The retired Supreme Court Judge Prof. George Kanyeihamba has asked the Constitutional court to drop his petition challenging President Yoweri Museveni and the National Resistance Movement-NRM’s move to scrap bail for capital offenders.
Kanyeihamba sued President Museveni, Attorney General and the NRM party saying they wanted to change the law so everybody is ‘guilty until you prove that you are innocent’ yet the law saying everyone is presumed innocent until proven guilty.
During the pre-hearing of the case on Monday, Justice Kanyeihamba told court that he intends to ask for an adjournment when it comes up for full hearing before the panel of five justices until when the government brings back the threats to scrap off bail.
“When we come back for the hearing, we shall ask the court to drop the petition and adjourn its hearing indefinitely because there is nothing to arbitrate on since we have learnt that the respondents have withdrawn their threats,” Justice Kanyeihamba told court.
Kanyeihamba said if the President wants to remove the right to bail, he should first withdraw Uganda from all international treaties that guarantee bail globally,” he said adding “that the removal of bail is a violation of human rights of capital offenders.”

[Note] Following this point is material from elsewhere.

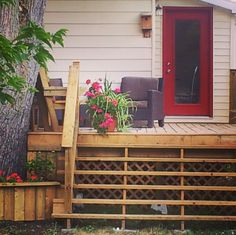 Deck Design and beautiful staircase with flowesr to grace the beauty. Deck Design, Small Towns, Construction, Outdoor Structures, Outdoor Decor, House, Beautiful, Beauty, Home Decor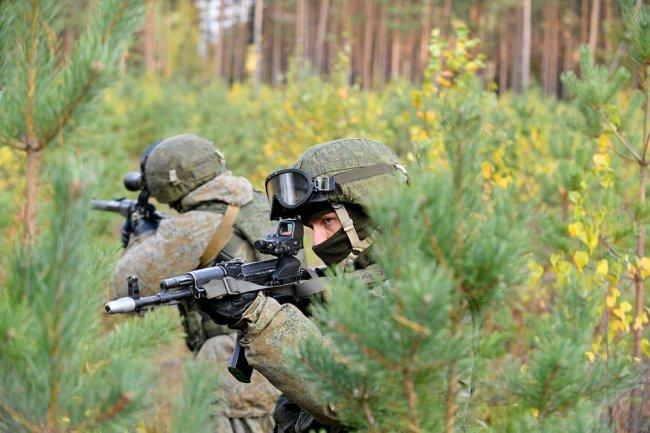 Военнослужащие ЗВО провели дуэли в честь 70-летия спецназа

The petition further stated that, although the Attorney General and the Government of Uganda have a right to limit fundamental rights and freedoms, it can only be done in line with Article 43 of the 1995 Constitution and International laws.
“Article 23 of the Constitution of Uganda guarantees and prescribes the Right of any person charged with a criminal offence to apply for bail, which the court can honor or deny,” reads in part the court document.

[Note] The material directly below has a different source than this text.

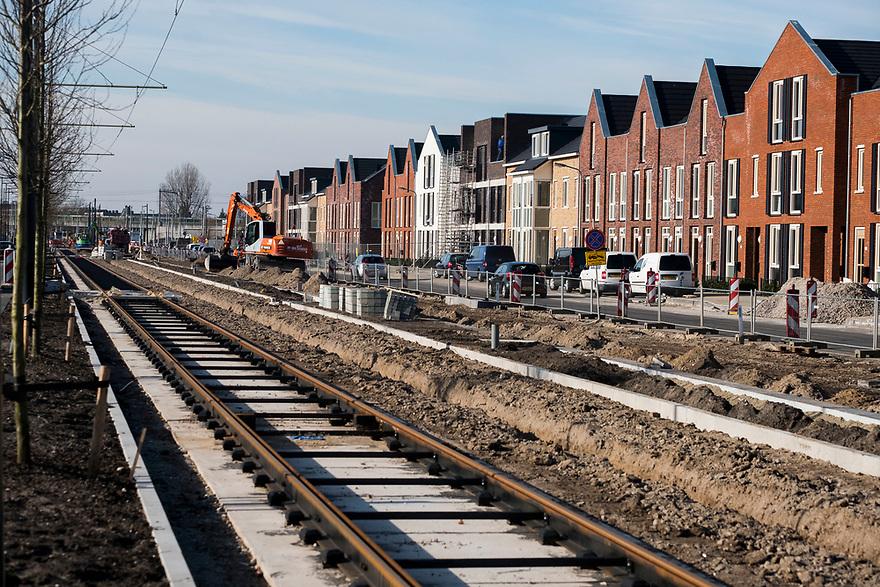 Nederland, Diemen, 20180214<br /> Bouwactiviteiten in Diemen, naast Amsterdam. De huizen zijn gebouwd, de bestrating wordt in orde gemaakt. <br /> Foto: (c)Michiel Wijnbergh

However the AG filed an affidavit of Ms Lucy Mbonye Nakyobe, the Head of Public Service and Secretary to Cabinet, who asked the court to dismiss the case against the sitting President since he is protected under the law.
She added that the petition is misconceived and it purports to challenge public statements of opinion and recommendations on proposed legislative reforms of the law governing bail, which have not been passed into law.
Court set June 16 for hearing of the case before a panel of five justices who include; Catherine Bamugemeire, Stephen Musota, Irene Mulyagonja, Muzamiru Kibeedi and Monica Mugenyi.